Levy feels that programs such as ICE and others impacted by Finnin speak to his legacy here on the hilltop.

“There are many programs alive today at SMU which are living monuments to Will’s commitment to faith, justice, and knowledge,” Levy said.

According to Assistant to the Chaplain, Betty McHone, the Chaplain is a man of deep emotion, a guitar player and an excellent singer. With retirement looming, aside from brushing up on his guitar rifts, Finnin plans to stay actively involved in the Methodist church.

“I’ll continue to nurture the development of faith among young and old alike as well as continue to engage in activities that promote inter-faith understanding and insight, activities that empower folks to see themselves and their own interests in those who differ in culture, religious commitment, and social perspectives from themselves,” Finnin said.

For this Finnin has accepted a position as a pastor of a United Methodist congregation in Northern Florida where he can continue his work and also spend time with his granddaughter.

Many people have their own personal memories of the Chaplain and will remember him for how he touched their lives. For President R. Gerald Turner, Finnin will not be remembered solely for his many contributions to the university, but rather his personal touch outside of the office as well.

“Aside from the many programmatic contributions Chaplin Finnin has made to our campus, it is the personal relationships and hours of pastoral care for which he will most be remembered,” Turner said.

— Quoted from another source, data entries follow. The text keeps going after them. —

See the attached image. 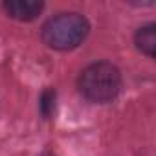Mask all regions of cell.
I'll return each instance as SVG.
<instances>
[{
	"label": "cell",
	"mask_w": 156,
	"mask_h": 156,
	"mask_svg": "<svg viewBox=\"0 0 156 156\" xmlns=\"http://www.w3.org/2000/svg\"><path fill=\"white\" fill-rule=\"evenodd\" d=\"M121 85V72L118 70V66L107 61L88 64L77 81L79 92L92 103H108L116 99Z\"/></svg>",
	"instance_id": "6da1fadb"
},
{
	"label": "cell",
	"mask_w": 156,
	"mask_h": 156,
	"mask_svg": "<svg viewBox=\"0 0 156 156\" xmlns=\"http://www.w3.org/2000/svg\"><path fill=\"white\" fill-rule=\"evenodd\" d=\"M88 31H90V24L83 15L59 13L50 20H46V24L42 26L41 37L48 48L66 51L79 46L87 39Z\"/></svg>",
	"instance_id": "7a4b0ae2"
},
{
	"label": "cell",
	"mask_w": 156,
	"mask_h": 156,
	"mask_svg": "<svg viewBox=\"0 0 156 156\" xmlns=\"http://www.w3.org/2000/svg\"><path fill=\"white\" fill-rule=\"evenodd\" d=\"M2 9L8 13V17L20 20V22H30L41 15L44 9V4L39 0H6L2 4Z\"/></svg>",
	"instance_id": "3957f363"
},
{
	"label": "cell",
	"mask_w": 156,
	"mask_h": 156,
	"mask_svg": "<svg viewBox=\"0 0 156 156\" xmlns=\"http://www.w3.org/2000/svg\"><path fill=\"white\" fill-rule=\"evenodd\" d=\"M134 44L141 53H145L147 57L152 59L156 53V24L149 22V24L138 28V31L134 33Z\"/></svg>",
	"instance_id": "277c9868"
},
{
	"label": "cell",
	"mask_w": 156,
	"mask_h": 156,
	"mask_svg": "<svg viewBox=\"0 0 156 156\" xmlns=\"http://www.w3.org/2000/svg\"><path fill=\"white\" fill-rule=\"evenodd\" d=\"M55 98H57V92L53 88H46L42 94H41V99H39V108H41V114L42 118H51L53 110H55Z\"/></svg>",
	"instance_id": "5b68a950"
},
{
	"label": "cell",
	"mask_w": 156,
	"mask_h": 156,
	"mask_svg": "<svg viewBox=\"0 0 156 156\" xmlns=\"http://www.w3.org/2000/svg\"><path fill=\"white\" fill-rule=\"evenodd\" d=\"M41 156H51V154H48V152H44V154H41Z\"/></svg>",
	"instance_id": "8992f818"
}]
</instances>
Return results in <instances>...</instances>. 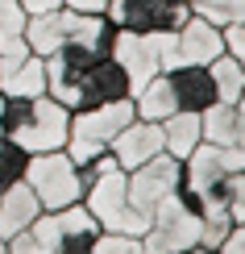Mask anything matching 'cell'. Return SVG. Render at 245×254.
<instances>
[{
	"instance_id": "30bf717a",
	"label": "cell",
	"mask_w": 245,
	"mask_h": 254,
	"mask_svg": "<svg viewBox=\"0 0 245 254\" xmlns=\"http://www.w3.org/2000/svg\"><path fill=\"white\" fill-rule=\"evenodd\" d=\"M129 92L133 88H129V75L121 71V63L112 55H104L75 79V88L62 96V104L75 113V109H92V104H108V100H129Z\"/></svg>"
},
{
	"instance_id": "44dd1931",
	"label": "cell",
	"mask_w": 245,
	"mask_h": 254,
	"mask_svg": "<svg viewBox=\"0 0 245 254\" xmlns=\"http://www.w3.org/2000/svg\"><path fill=\"white\" fill-rule=\"evenodd\" d=\"M25 163H29V154L21 150L17 142L0 137V188H8V184H21V175H25Z\"/></svg>"
},
{
	"instance_id": "277c9868",
	"label": "cell",
	"mask_w": 245,
	"mask_h": 254,
	"mask_svg": "<svg viewBox=\"0 0 245 254\" xmlns=\"http://www.w3.org/2000/svg\"><path fill=\"white\" fill-rule=\"evenodd\" d=\"M137 117L133 100H108V104H92V109H75L71 113V129H67V146L71 163H88V158L104 154L112 146V137Z\"/></svg>"
},
{
	"instance_id": "f546056e",
	"label": "cell",
	"mask_w": 245,
	"mask_h": 254,
	"mask_svg": "<svg viewBox=\"0 0 245 254\" xmlns=\"http://www.w3.org/2000/svg\"><path fill=\"white\" fill-rule=\"evenodd\" d=\"M71 8H83V13H104V4L108 0H67Z\"/></svg>"
},
{
	"instance_id": "d6986e66",
	"label": "cell",
	"mask_w": 245,
	"mask_h": 254,
	"mask_svg": "<svg viewBox=\"0 0 245 254\" xmlns=\"http://www.w3.org/2000/svg\"><path fill=\"white\" fill-rule=\"evenodd\" d=\"M208 75H212V88H216V100L220 104H237L241 88H245V67L229 55V50L208 63Z\"/></svg>"
},
{
	"instance_id": "484cf974",
	"label": "cell",
	"mask_w": 245,
	"mask_h": 254,
	"mask_svg": "<svg viewBox=\"0 0 245 254\" xmlns=\"http://www.w3.org/2000/svg\"><path fill=\"white\" fill-rule=\"evenodd\" d=\"M8 254H46V246L38 242L34 229H21V234L8 238Z\"/></svg>"
},
{
	"instance_id": "d4e9b609",
	"label": "cell",
	"mask_w": 245,
	"mask_h": 254,
	"mask_svg": "<svg viewBox=\"0 0 245 254\" xmlns=\"http://www.w3.org/2000/svg\"><path fill=\"white\" fill-rule=\"evenodd\" d=\"M229 217L237 221H245V167H237V175H233V196H229Z\"/></svg>"
},
{
	"instance_id": "9a60e30c",
	"label": "cell",
	"mask_w": 245,
	"mask_h": 254,
	"mask_svg": "<svg viewBox=\"0 0 245 254\" xmlns=\"http://www.w3.org/2000/svg\"><path fill=\"white\" fill-rule=\"evenodd\" d=\"M38 213H42V204H38V196L29 192L25 179L0 188V238H13L21 229H29L38 221Z\"/></svg>"
},
{
	"instance_id": "3957f363",
	"label": "cell",
	"mask_w": 245,
	"mask_h": 254,
	"mask_svg": "<svg viewBox=\"0 0 245 254\" xmlns=\"http://www.w3.org/2000/svg\"><path fill=\"white\" fill-rule=\"evenodd\" d=\"M25 46L34 55H54L62 46H75V42H96V46H108L112 50V38H116V25L104 13H83V8H71V4H58L50 13H38V17H25V29H21Z\"/></svg>"
},
{
	"instance_id": "4316f807",
	"label": "cell",
	"mask_w": 245,
	"mask_h": 254,
	"mask_svg": "<svg viewBox=\"0 0 245 254\" xmlns=\"http://www.w3.org/2000/svg\"><path fill=\"white\" fill-rule=\"evenodd\" d=\"M225 50L245 67V21H237V25H229V29H225Z\"/></svg>"
},
{
	"instance_id": "ba28073f",
	"label": "cell",
	"mask_w": 245,
	"mask_h": 254,
	"mask_svg": "<svg viewBox=\"0 0 245 254\" xmlns=\"http://www.w3.org/2000/svg\"><path fill=\"white\" fill-rule=\"evenodd\" d=\"M29 229L38 234L46 254H92V242L100 234V225L83 208V200L67 204V208H54V213H38V221Z\"/></svg>"
},
{
	"instance_id": "1f68e13d",
	"label": "cell",
	"mask_w": 245,
	"mask_h": 254,
	"mask_svg": "<svg viewBox=\"0 0 245 254\" xmlns=\"http://www.w3.org/2000/svg\"><path fill=\"white\" fill-rule=\"evenodd\" d=\"M0 254H8V238H0Z\"/></svg>"
},
{
	"instance_id": "9c48e42d",
	"label": "cell",
	"mask_w": 245,
	"mask_h": 254,
	"mask_svg": "<svg viewBox=\"0 0 245 254\" xmlns=\"http://www.w3.org/2000/svg\"><path fill=\"white\" fill-rule=\"evenodd\" d=\"M179 175H183V163H179V158H170L166 150H162V154H154L150 163H142V167H133V171H125L129 204H133L146 221H150L154 204L179 188Z\"/></svg>"
},
{
	"instance_id": "5bb4252c",
	"label": "cell",
	"mask_w": 245,
	"mask_h": 254,
	"mask_svg": "<svg viewBox=\"0 0 245 254\" xmlns=\"http://www.w3.org/2000/svg\"><path fill=\"white\" fill-rule=\"evenodd\" d=\"M175 50H179V63H199V67H208L216 55H225V29H216L204 17H187L183 25L175 29Z\"/></svg>"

Many students not directly involved with the Chaplain’s office or those who have never met the Chaplain probably recognize him from the countless convocations he would give before SMU home football games during his tenure here. Though not an avid football fan, Finnin did acknowledge that he “considered the Mustangs a team worthy of and at times in need of prayer.” And added a strong Pony Up.

SMU will introduce a new Chaplain for the spring semester to fill the void left in Finnin’s wake, but Professor Lewis feels this is quite the daunting task.

All in all, he was a prophetic presence n on the SMU campus; it may be easy to find a successor, but it will be very difficult to find a replacement.